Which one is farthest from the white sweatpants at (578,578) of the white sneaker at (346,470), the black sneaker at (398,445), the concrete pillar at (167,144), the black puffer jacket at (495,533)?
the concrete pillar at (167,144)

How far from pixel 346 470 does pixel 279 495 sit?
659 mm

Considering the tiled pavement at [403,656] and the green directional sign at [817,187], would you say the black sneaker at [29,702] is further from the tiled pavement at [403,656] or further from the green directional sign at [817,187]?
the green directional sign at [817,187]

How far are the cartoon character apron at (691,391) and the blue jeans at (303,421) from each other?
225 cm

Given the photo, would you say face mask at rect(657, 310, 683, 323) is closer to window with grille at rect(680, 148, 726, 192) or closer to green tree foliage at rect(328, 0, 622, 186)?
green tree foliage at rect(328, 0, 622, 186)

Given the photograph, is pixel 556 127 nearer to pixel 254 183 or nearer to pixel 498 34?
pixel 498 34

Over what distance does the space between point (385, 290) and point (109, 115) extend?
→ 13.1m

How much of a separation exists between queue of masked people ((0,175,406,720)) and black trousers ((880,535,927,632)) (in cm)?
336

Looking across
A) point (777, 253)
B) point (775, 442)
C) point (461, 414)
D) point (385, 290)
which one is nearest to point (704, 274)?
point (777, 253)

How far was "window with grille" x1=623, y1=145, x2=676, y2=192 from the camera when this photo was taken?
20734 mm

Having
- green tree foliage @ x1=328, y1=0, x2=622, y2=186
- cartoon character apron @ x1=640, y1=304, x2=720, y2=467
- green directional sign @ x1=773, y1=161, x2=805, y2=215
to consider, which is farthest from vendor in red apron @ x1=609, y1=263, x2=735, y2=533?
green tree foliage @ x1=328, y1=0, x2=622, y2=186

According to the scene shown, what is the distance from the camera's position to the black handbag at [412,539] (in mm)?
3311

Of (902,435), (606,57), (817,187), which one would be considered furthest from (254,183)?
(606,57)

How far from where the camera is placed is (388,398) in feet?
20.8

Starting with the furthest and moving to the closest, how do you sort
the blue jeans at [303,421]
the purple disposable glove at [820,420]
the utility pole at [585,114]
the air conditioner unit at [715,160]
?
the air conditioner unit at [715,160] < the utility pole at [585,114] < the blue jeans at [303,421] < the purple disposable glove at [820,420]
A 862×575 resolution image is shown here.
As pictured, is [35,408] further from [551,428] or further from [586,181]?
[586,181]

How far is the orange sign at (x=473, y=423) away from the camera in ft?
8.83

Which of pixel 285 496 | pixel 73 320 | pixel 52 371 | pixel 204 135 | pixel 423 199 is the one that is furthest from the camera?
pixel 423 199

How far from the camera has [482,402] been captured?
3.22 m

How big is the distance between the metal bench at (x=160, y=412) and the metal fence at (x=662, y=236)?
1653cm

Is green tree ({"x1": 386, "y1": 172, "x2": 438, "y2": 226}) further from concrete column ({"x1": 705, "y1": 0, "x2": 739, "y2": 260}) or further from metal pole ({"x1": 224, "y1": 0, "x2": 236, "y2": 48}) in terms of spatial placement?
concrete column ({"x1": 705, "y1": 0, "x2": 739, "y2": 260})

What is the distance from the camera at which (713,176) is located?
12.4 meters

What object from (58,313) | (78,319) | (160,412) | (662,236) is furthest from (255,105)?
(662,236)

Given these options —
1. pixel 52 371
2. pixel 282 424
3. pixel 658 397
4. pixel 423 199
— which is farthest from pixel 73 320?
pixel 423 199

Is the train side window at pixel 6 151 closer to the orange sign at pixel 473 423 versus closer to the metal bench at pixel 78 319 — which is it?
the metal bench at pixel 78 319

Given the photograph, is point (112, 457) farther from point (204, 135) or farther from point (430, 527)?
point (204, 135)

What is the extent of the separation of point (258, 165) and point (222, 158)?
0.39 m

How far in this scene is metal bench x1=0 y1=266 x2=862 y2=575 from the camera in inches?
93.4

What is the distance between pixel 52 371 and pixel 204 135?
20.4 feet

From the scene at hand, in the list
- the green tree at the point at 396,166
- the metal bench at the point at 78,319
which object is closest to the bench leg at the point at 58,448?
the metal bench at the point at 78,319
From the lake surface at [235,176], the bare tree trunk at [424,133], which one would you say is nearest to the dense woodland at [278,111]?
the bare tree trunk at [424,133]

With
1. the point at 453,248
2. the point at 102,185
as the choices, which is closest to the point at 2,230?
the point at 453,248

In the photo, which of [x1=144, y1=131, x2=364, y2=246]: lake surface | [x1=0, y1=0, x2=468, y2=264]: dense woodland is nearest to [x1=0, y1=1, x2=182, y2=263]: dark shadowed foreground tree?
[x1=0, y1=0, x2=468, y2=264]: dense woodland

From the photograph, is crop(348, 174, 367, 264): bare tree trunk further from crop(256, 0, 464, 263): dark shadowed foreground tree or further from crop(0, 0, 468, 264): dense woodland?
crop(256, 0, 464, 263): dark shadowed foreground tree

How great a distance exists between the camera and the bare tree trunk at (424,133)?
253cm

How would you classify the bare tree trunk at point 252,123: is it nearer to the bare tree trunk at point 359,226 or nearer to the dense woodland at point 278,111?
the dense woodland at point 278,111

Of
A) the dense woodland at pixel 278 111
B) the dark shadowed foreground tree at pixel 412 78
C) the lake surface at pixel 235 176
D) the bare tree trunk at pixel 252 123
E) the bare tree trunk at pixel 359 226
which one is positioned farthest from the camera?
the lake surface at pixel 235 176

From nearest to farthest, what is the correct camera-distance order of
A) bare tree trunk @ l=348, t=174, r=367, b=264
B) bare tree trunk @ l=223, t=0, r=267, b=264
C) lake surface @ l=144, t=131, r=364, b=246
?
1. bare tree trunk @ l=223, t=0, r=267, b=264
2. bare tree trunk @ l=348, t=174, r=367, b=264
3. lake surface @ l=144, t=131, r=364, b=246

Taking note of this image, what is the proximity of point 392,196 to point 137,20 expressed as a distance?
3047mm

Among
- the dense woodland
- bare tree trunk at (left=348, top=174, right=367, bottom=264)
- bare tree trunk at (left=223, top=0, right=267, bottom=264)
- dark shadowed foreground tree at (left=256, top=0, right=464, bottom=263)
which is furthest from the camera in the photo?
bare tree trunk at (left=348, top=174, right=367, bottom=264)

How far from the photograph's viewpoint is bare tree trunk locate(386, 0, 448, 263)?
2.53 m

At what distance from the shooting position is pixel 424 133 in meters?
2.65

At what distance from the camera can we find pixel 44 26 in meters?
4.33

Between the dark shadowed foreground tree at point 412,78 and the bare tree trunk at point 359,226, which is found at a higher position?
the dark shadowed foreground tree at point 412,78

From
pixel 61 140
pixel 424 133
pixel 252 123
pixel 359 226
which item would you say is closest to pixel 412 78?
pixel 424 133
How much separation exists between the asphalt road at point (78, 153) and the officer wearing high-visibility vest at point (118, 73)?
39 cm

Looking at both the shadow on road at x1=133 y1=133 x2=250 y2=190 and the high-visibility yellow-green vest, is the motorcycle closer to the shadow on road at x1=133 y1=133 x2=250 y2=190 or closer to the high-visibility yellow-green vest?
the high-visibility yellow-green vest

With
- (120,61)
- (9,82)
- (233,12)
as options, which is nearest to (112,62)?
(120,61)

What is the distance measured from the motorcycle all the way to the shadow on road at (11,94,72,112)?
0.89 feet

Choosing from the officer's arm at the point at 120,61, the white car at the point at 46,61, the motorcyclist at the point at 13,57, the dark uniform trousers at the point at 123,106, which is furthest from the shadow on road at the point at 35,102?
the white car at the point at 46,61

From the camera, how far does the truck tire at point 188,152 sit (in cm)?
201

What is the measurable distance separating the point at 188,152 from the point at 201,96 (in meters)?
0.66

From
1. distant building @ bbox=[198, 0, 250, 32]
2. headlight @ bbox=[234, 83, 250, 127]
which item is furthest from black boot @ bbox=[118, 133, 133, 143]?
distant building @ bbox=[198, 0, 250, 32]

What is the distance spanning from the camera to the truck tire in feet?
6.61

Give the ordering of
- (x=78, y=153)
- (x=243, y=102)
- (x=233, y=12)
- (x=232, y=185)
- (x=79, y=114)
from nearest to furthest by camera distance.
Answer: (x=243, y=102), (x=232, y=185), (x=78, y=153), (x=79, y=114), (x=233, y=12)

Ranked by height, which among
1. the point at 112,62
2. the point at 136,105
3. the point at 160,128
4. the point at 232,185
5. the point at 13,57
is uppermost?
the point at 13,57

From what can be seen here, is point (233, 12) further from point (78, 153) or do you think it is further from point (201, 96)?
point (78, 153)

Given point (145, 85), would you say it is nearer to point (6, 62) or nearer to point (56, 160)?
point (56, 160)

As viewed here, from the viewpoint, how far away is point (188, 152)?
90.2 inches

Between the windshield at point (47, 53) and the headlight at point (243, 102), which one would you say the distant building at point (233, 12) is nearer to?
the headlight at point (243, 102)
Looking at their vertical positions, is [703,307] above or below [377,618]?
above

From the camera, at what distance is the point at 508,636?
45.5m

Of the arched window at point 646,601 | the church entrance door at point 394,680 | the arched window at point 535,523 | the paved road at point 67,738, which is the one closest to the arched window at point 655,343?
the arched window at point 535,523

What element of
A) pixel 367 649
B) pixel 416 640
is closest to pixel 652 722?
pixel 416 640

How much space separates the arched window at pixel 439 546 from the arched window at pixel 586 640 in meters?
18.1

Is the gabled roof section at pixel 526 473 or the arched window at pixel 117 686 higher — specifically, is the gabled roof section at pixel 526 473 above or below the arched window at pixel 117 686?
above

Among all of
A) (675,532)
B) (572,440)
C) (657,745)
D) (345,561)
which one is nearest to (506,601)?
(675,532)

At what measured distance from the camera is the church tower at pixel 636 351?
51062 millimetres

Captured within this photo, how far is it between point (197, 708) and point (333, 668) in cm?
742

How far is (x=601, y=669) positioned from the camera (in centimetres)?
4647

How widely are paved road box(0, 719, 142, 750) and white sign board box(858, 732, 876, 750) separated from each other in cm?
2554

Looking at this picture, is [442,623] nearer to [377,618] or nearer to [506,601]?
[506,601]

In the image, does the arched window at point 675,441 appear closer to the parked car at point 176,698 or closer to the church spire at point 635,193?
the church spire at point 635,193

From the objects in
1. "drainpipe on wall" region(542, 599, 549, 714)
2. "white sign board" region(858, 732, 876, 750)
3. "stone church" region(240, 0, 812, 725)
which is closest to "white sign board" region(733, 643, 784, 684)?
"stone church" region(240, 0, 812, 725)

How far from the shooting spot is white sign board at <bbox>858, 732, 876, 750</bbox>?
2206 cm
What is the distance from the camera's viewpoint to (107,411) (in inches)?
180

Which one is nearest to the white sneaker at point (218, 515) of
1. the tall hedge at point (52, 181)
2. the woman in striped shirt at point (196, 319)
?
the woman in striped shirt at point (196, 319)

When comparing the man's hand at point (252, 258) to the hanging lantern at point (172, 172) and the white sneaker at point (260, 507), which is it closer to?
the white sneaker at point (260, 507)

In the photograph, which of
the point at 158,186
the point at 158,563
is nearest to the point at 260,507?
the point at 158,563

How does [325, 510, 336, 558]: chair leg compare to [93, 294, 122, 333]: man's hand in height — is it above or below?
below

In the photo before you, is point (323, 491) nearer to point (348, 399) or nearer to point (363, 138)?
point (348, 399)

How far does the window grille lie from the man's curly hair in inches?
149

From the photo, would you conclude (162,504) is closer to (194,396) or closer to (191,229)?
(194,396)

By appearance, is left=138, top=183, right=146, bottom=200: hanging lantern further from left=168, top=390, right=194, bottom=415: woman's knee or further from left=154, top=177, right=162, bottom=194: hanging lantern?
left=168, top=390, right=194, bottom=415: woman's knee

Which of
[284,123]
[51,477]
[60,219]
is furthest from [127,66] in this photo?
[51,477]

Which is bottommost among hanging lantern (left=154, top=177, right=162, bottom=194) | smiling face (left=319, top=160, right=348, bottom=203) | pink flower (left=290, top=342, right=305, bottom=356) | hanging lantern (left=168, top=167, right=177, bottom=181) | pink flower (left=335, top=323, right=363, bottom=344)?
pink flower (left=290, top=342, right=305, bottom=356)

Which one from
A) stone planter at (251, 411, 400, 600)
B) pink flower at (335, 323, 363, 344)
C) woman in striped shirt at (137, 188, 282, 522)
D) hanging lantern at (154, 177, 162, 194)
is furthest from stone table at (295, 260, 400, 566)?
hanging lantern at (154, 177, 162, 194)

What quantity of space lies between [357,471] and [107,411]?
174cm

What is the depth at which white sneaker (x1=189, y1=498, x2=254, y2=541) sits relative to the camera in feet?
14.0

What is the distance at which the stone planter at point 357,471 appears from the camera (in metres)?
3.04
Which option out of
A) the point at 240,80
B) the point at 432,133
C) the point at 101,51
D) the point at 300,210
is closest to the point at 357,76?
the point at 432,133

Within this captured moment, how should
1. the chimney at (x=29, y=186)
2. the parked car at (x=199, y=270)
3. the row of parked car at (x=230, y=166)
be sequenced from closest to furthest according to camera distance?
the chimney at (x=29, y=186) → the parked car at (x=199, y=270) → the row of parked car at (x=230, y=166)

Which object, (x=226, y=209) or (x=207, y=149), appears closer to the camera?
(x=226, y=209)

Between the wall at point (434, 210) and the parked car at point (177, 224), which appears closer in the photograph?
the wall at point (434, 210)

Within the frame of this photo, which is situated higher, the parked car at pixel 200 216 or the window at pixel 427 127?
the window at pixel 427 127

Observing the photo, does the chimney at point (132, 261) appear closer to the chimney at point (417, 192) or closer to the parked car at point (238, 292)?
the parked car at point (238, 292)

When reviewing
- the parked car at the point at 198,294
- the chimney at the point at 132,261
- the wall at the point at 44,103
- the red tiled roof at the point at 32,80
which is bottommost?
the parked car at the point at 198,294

● ● ●

■ **WHAT IS NEEDED**: Arrange the part that opens with the line containing "What is the depth" and runs through the end of the records as a JSON list of strings, one string per line, leaving out blank lines.

■ **RESULT BELOW**:
[
  "What is the depth at which white sneaker (x1=189, y1=498, x2=254, y2=541) sits relative to the camera in feet?",
  "14.0",
  "What is the distance at which the stone planter at point 357,471 appears from the camera (in metres)?",
  "3.04",
  "Which option out of",
  "A) the point at 240,80",
  "B) the point at 432,133",
  "C) the point at 101,51",
  "D) the point at 300,210",
  "is closest to the point at 357,76?",
  "the point at 432,133",
  "Within this captured moment, how should",
  "1. the chimney at (x=29, y=186)",
  "2. the parked car at (x=199, y=270)",
  "3. the row of parked car at (x=230, y=166)",
  "be sequenced from closest to furthest according to camera distance?",
  "the chimney at (x=29, y=186) → the parked car at (x=199, y=270) → the row of parked car at (x=230, y=166)",
  "Which object, (x=226, y=209) or (x=207, y=149), appears closer to the camera?",
  "(x=226, y=209)",
  "Between the wall at point (434, 210) and the parked car at point (177, 224), which appears closer in the photograph?",
  "the wall at point (434, 210)",
  "Within the frame of this photo, which is situated higher, the parked car at pixel 200 216 or the window at pixel 427 127?",
  "the window at pixel 427 127",
  "Observing the photo, does the chimney at point (132, 261) appear closer to the chimney at point (417, 192) or closer to the parked car at point (238, 292)?",
  "the parked car at point (238, 292)",
  "When reviewing",
  "- the parked car at the point at 198,294",
  "- the chimney at the point at 132,261",
  "- the wall at the point at 44,103",
  "- the red tiled roof at the point at 32,80",
  "which is bottommost?",
  "the parked car at the point at 198,294"
]